◆ **Что нужно сделать**
1/ Выпишите из отрывка о памяти слово в слово кусок, который начинается с «То же и в архиве» и идет до «вспомнится что-то другое.» включительно.
2/ Допишите отрывок о памяти дальше, начиная сразу после его последнего предложения.

◆ **Выбранный отрывок**
То же и в архиве нашей памяти. И в ней есть свои шкафы, ящики, коробки и коробочки. ‹…› Как в них найти те «бисеринки» эмоциональных воспоминаний, впервые мелькнувшие и навсегда исчезнувшие, как метеоры, на мгновение озаряющие и навсегда скрывающиеся? Когда они являются и вспыхивают в нас (как образ серба с обезьяной), будьте благодарны Аполлону, ниспославшему вам эти видения, но не мечтайте вернуть навсегда исчезнувшее чувство. Завтра вместо серба вам вспомнится что-то другое.

◆ **Исходные строки**
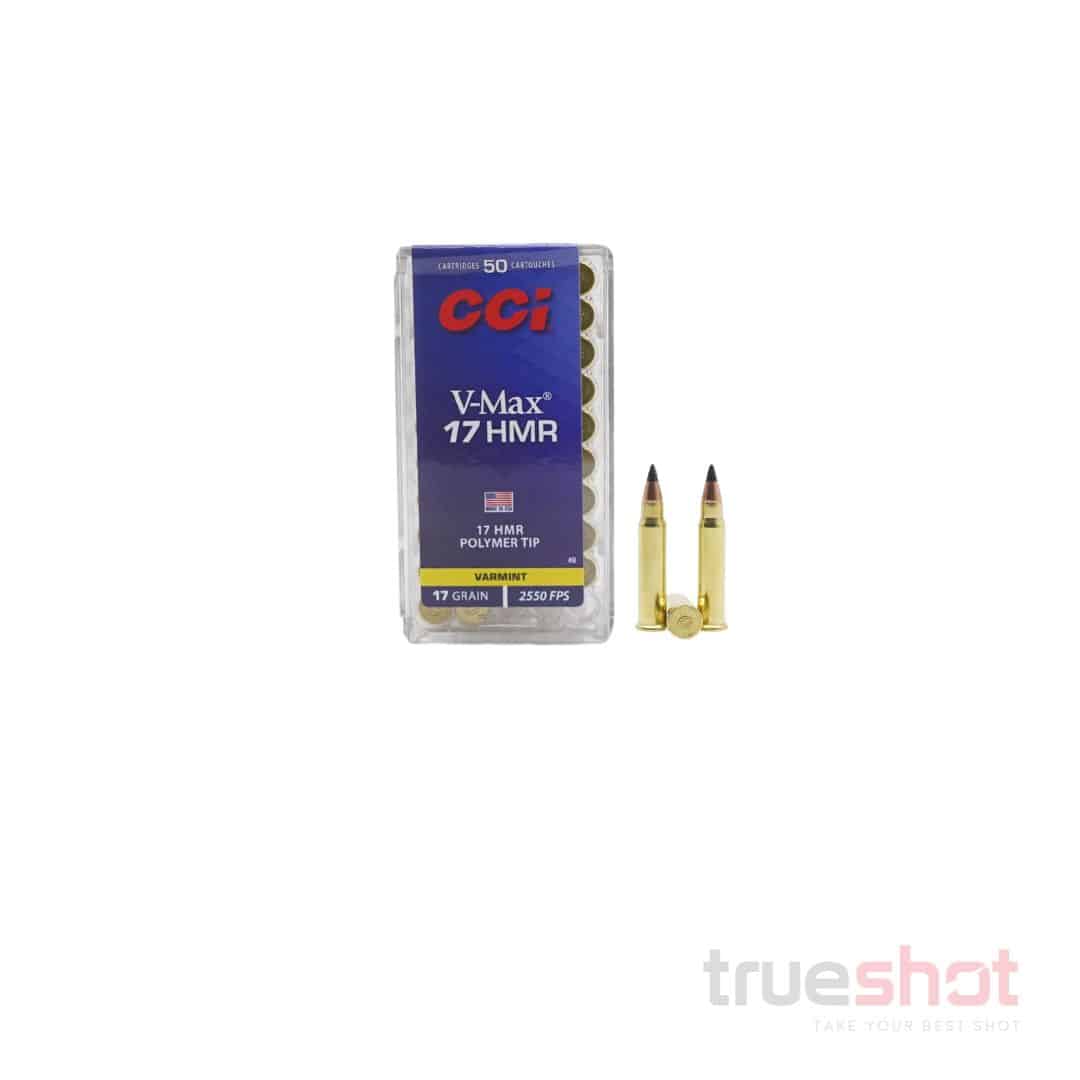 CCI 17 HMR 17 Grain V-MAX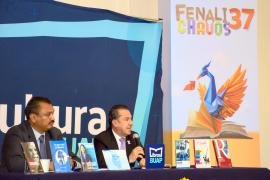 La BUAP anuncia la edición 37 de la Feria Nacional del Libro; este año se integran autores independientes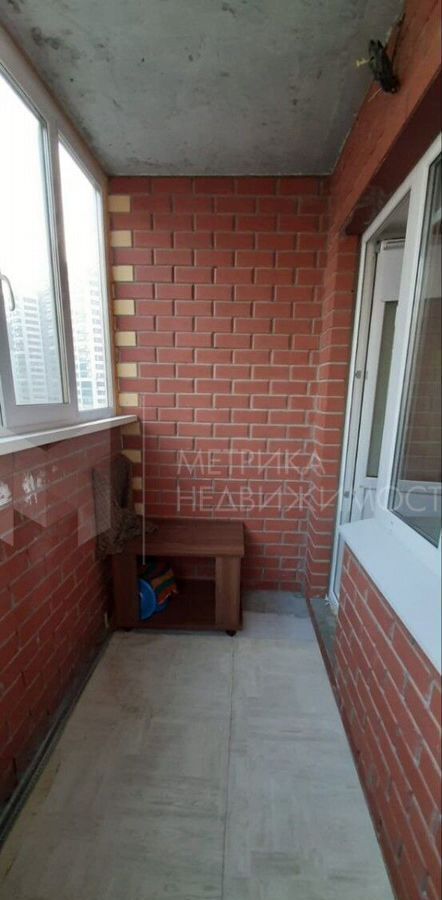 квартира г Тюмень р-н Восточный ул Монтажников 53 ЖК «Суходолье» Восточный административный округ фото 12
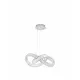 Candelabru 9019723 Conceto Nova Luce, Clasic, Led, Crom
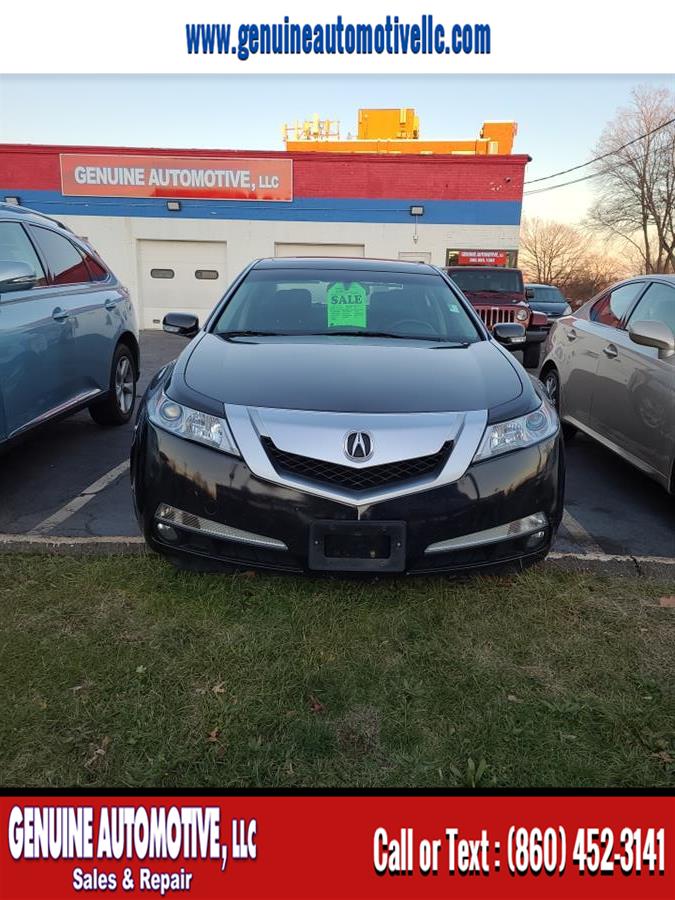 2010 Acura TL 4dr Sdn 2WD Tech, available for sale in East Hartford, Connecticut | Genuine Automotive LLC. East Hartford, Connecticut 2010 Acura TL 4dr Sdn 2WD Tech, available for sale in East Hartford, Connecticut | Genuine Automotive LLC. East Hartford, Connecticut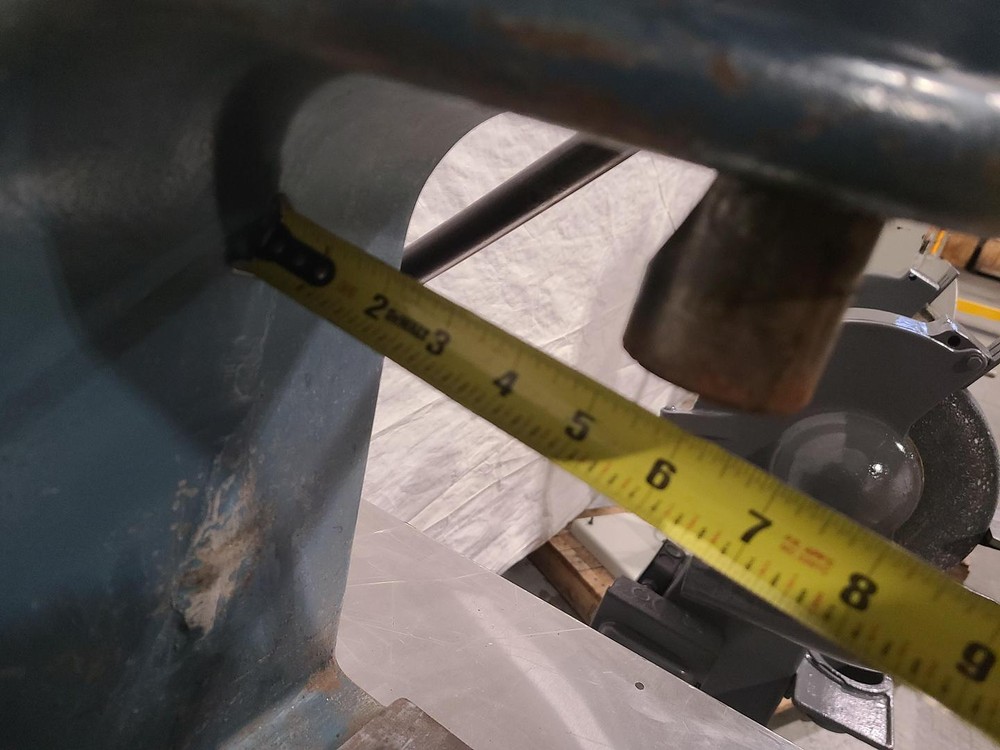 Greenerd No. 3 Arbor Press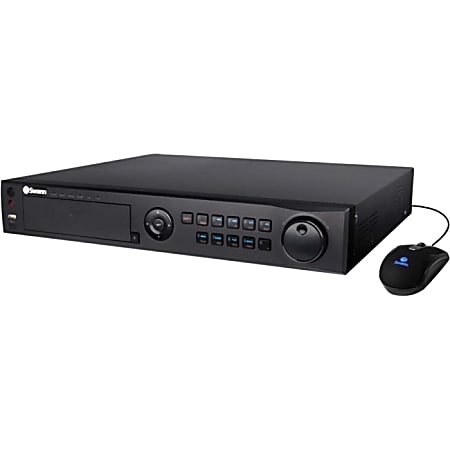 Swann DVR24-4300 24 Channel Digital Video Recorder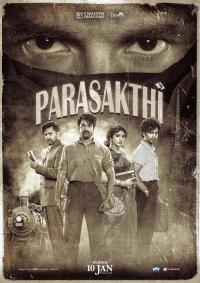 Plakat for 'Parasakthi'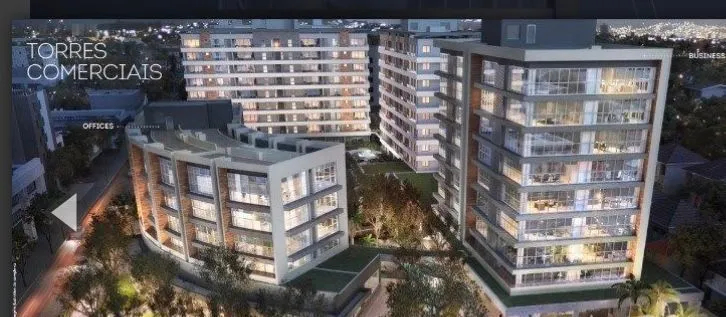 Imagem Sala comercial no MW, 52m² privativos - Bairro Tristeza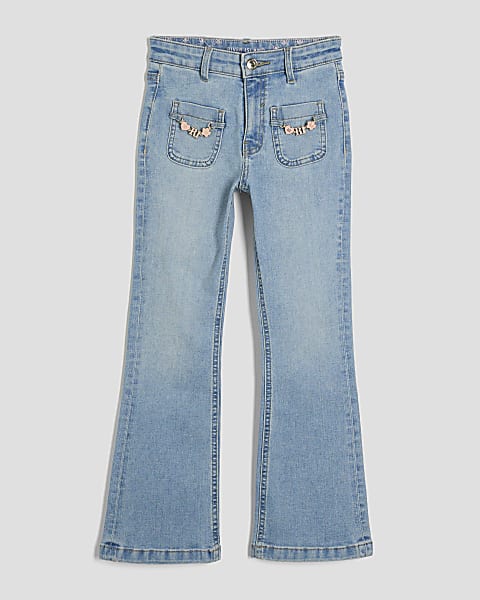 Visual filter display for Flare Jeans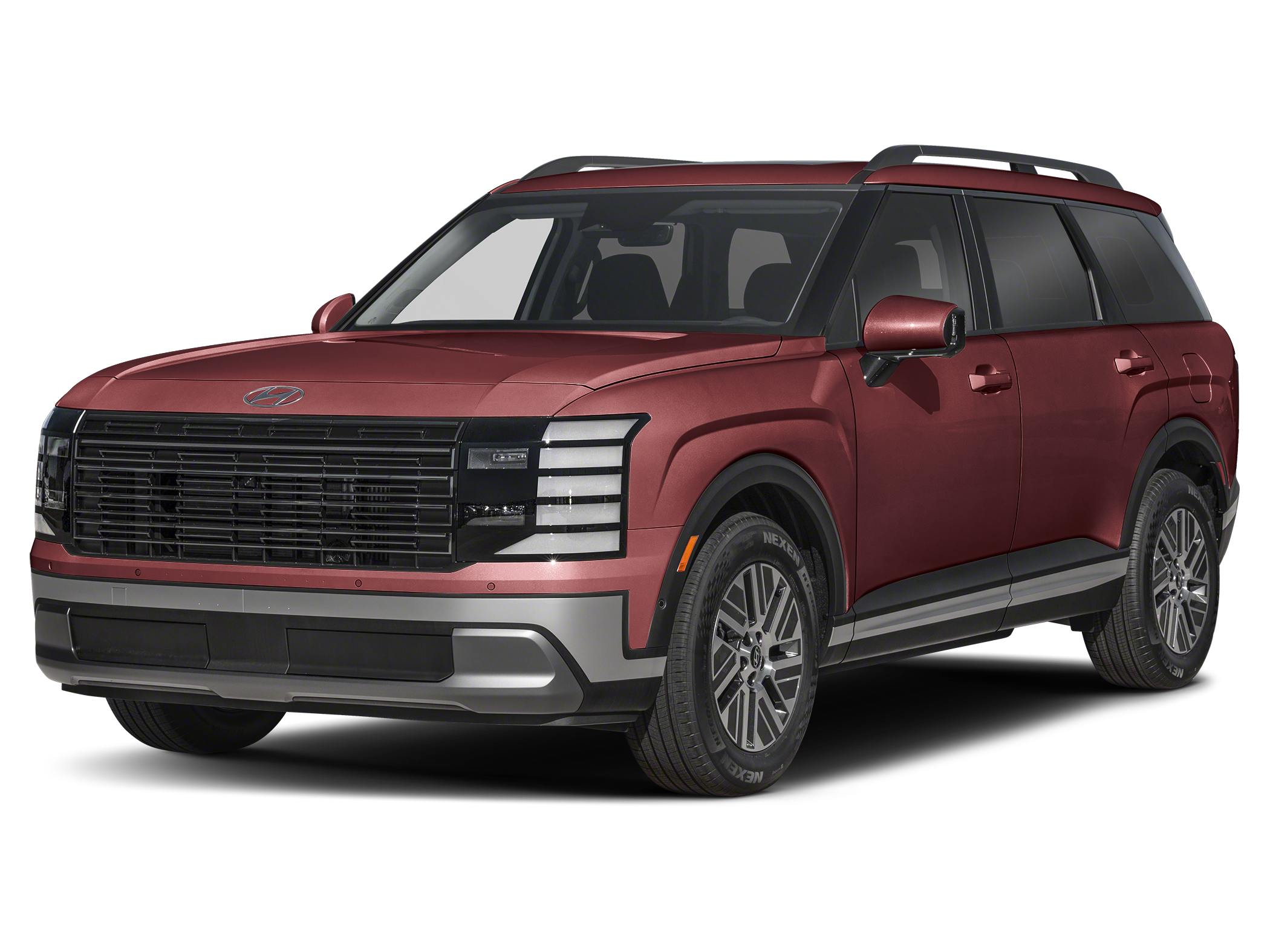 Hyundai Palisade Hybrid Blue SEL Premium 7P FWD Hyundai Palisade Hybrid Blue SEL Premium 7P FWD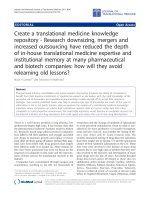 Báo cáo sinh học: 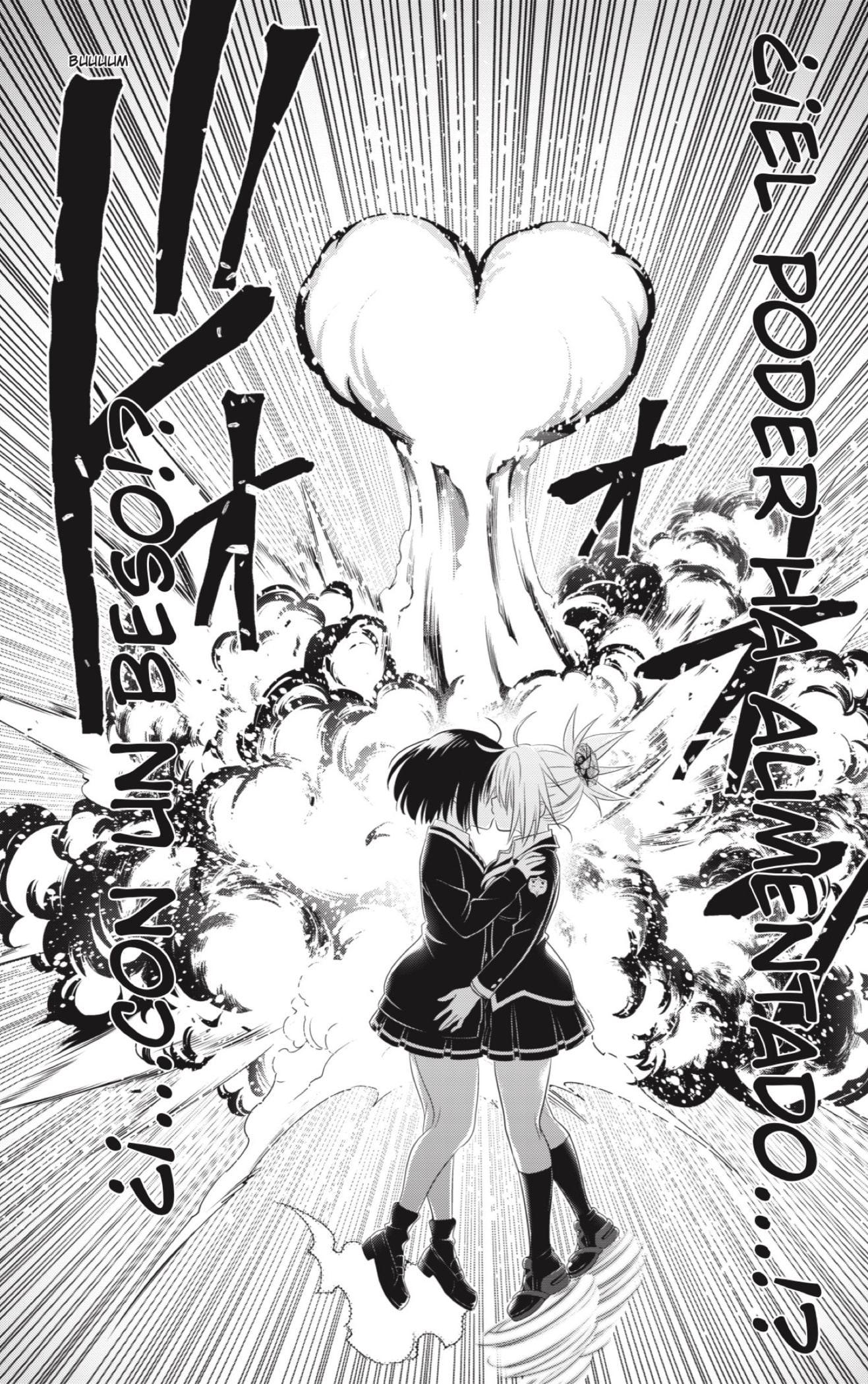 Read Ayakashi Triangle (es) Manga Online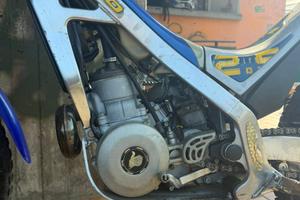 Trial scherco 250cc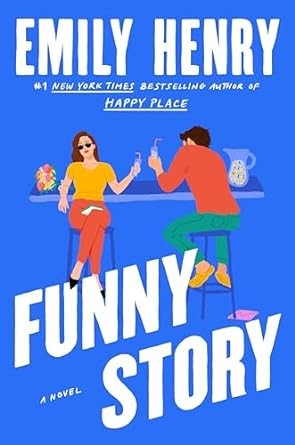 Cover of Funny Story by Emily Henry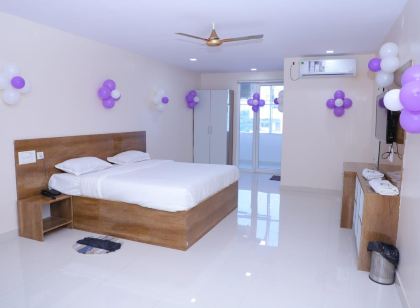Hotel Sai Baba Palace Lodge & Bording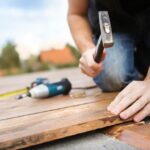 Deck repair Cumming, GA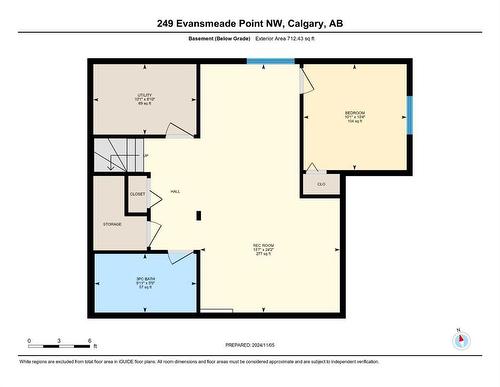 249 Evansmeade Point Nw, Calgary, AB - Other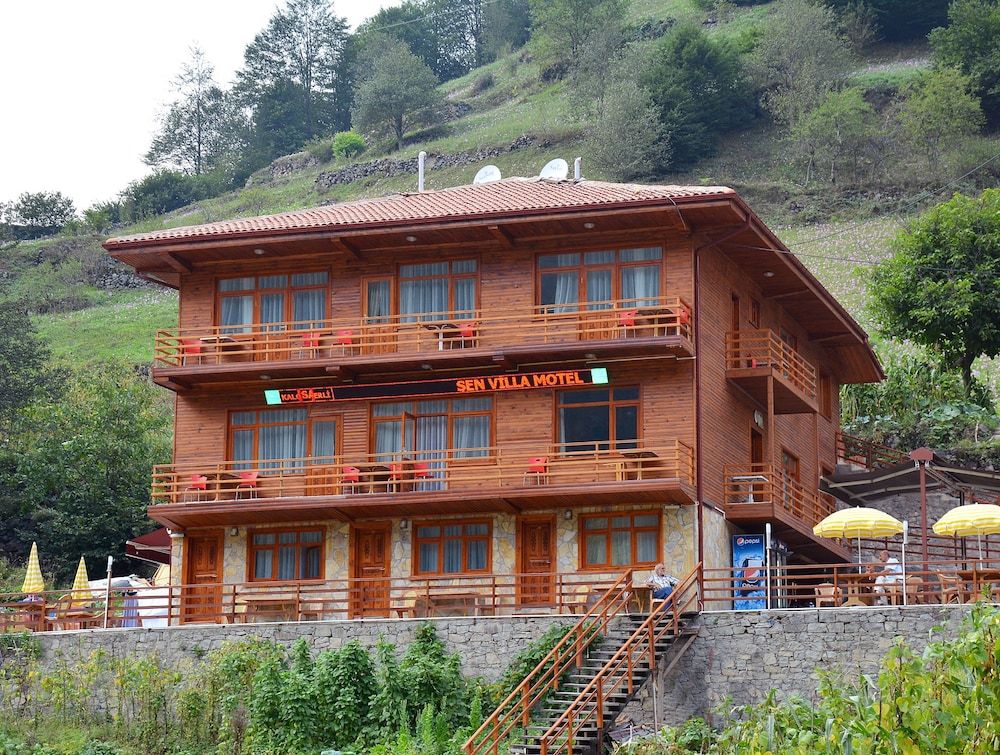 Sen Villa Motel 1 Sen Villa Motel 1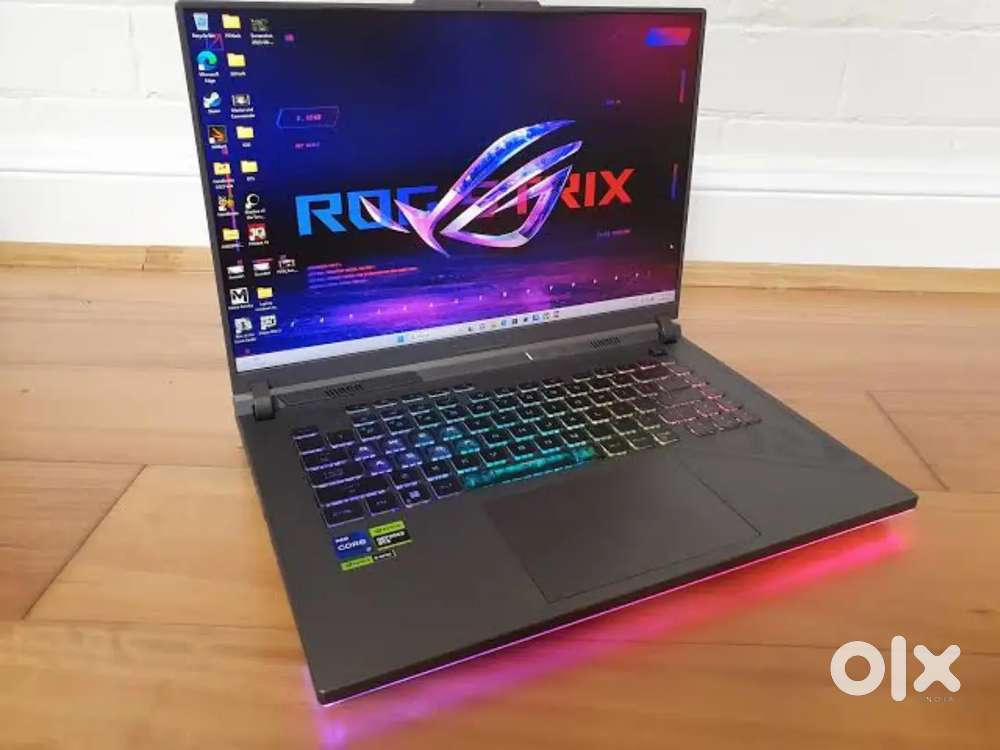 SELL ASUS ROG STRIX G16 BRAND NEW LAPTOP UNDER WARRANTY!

◆ **Готовые решения**
1/
То же и в архиве нашей памяти. И в ней есть свои шкафы, ящики, коробки и коробочки. ‹…› Как в них найти те «бисеринки» эмоциональных воспоминаний, впервые мелькнувшие и навсегда исчезнувшие, как метеоры, на мгновение озаряющие и навсегда скрывающиеся? Когда они являются и вспыхивают в нас (как образ серба с обезьяной), будьте благодарны Аполлону, ниспославшему вам эти видения, но не мечтайте вернуть навсегда исчезнувшее чувство. Завтра вместо серба вам вспомнится что-то другое.

2/
В конце двадцатых или начале тридцатых годов, читая третий том марксовского собрания сочинений Бунина, поэт Дмитрий Кедрин написал на полях против последних строф стихотворения «С обезьяной» (1907): «Ходасевич отсюда взял, но у него лучше»[16]. И действительно, редкая из работ, посвященных «Обезьяне», обходится без сопоставления с бунинскими стихами – а то и без утверждения, что второй из этих текстов «непосредственно инициирован»[17] первым.
Ай, тяжела турецкая шарманка!
Бредет худой, согнувшийся хорват
По дачам утром. В юбке обезьянка
Бежит за ним, смешно поднявши зад.
И детское и старческое что-то
В ее глазах печальных. Как цыган,
Сожжен хорват. Пыль, солнце, зной, забота.
Далеко от Одессы на Фонтан!
Ограды дач еще в живом узоре –
В тени акаций. Солнце из-за дач
Глядит в листву. В аллеях блещет море…
День будет долог, светел и горяч.
И будет сонно, сонно. Черепицы
Стеклом светиться будут. Промелькнет
Велосипед бесшумным махом птицы,
Да прогремит в немецкой фуре лед.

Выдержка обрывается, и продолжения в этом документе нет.